* DATA EXCERPTS *
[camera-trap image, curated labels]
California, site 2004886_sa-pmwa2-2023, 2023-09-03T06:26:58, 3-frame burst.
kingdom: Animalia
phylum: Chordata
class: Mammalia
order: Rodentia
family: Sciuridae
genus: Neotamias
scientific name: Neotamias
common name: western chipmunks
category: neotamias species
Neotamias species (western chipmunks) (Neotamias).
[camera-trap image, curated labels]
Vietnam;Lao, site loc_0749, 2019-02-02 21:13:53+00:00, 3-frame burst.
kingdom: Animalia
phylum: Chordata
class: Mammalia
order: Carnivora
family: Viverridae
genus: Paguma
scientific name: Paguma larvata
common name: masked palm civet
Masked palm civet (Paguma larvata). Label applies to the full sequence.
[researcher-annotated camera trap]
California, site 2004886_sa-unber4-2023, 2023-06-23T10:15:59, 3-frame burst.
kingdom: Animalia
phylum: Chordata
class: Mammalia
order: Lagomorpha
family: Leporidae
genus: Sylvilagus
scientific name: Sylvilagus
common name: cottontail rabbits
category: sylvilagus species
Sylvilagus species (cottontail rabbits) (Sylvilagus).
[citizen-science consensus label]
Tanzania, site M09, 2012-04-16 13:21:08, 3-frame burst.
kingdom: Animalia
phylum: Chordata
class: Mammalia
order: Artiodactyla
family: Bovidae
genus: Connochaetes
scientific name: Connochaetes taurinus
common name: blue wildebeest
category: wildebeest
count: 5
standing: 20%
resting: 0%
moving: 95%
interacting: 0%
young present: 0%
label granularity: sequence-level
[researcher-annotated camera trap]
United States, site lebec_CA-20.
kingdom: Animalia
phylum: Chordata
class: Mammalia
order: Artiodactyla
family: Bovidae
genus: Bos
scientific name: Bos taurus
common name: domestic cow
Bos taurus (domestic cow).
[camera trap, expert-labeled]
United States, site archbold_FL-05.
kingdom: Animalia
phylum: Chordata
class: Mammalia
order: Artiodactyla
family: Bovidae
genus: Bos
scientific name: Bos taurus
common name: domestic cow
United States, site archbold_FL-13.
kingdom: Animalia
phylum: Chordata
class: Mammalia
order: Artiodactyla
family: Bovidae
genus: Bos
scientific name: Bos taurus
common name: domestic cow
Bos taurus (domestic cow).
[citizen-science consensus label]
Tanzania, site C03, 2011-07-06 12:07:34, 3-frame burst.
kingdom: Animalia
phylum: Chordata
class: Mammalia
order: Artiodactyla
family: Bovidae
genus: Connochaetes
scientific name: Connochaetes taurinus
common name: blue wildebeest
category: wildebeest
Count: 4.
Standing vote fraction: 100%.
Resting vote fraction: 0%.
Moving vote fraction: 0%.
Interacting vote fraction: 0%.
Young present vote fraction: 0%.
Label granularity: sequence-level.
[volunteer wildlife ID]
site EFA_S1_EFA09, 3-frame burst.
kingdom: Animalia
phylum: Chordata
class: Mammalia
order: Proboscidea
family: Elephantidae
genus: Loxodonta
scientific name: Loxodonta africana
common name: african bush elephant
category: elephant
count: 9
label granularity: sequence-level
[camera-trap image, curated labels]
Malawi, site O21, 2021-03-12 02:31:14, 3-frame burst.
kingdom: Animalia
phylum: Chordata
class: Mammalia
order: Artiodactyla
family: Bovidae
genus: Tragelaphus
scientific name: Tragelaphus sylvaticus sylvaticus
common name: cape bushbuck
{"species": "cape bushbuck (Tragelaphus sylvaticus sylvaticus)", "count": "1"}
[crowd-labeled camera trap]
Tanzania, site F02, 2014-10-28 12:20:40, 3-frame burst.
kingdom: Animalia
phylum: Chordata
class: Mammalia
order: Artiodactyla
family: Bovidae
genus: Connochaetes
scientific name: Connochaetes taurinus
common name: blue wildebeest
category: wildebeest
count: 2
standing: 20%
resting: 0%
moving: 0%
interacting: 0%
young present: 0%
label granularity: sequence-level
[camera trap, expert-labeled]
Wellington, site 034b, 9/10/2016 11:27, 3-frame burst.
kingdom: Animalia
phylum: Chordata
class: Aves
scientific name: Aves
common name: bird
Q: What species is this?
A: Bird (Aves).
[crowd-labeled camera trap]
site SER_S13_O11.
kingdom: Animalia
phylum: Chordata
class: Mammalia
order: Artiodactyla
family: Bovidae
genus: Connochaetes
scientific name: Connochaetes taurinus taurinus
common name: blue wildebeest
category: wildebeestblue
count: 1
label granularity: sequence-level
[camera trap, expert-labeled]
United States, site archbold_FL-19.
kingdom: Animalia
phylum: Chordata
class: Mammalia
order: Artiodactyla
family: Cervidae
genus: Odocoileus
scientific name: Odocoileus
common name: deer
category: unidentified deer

* TASK OBJECTIVE *
What is needed is an exact repetition of the lines from the first line of the records through the line containing "scientific name: Paguma larvata", both ends included, and nothing more.

* ANSWER FOR THIS EXERCISE *
[camera-trap image, curated labels]
California, site 2004886_sa-pmwa2-2023, 2023-09-03T06:26:58, 3-frame burst.
kingdom: Animalia
phylum: Chordata
class: Mammalia
order: Rodentia
family: Sciuridae
genus: Neotamias
scientific name: Neotamias
common name: western chipmunks
category: neotamias species
Neotamias species (western chipmunks) (Neotamias).
[camera-trap image, curated labels]
Vietnam;Lao, site loc_0749, 2019-02-02 21:13:53+00:00, 3-frame burst.
kingdom: Animalia
phylum: Chordata
class: Mammalia
order: Carnivora
family: Viverridae
genus: Paguma
scientific name: Paguma larvata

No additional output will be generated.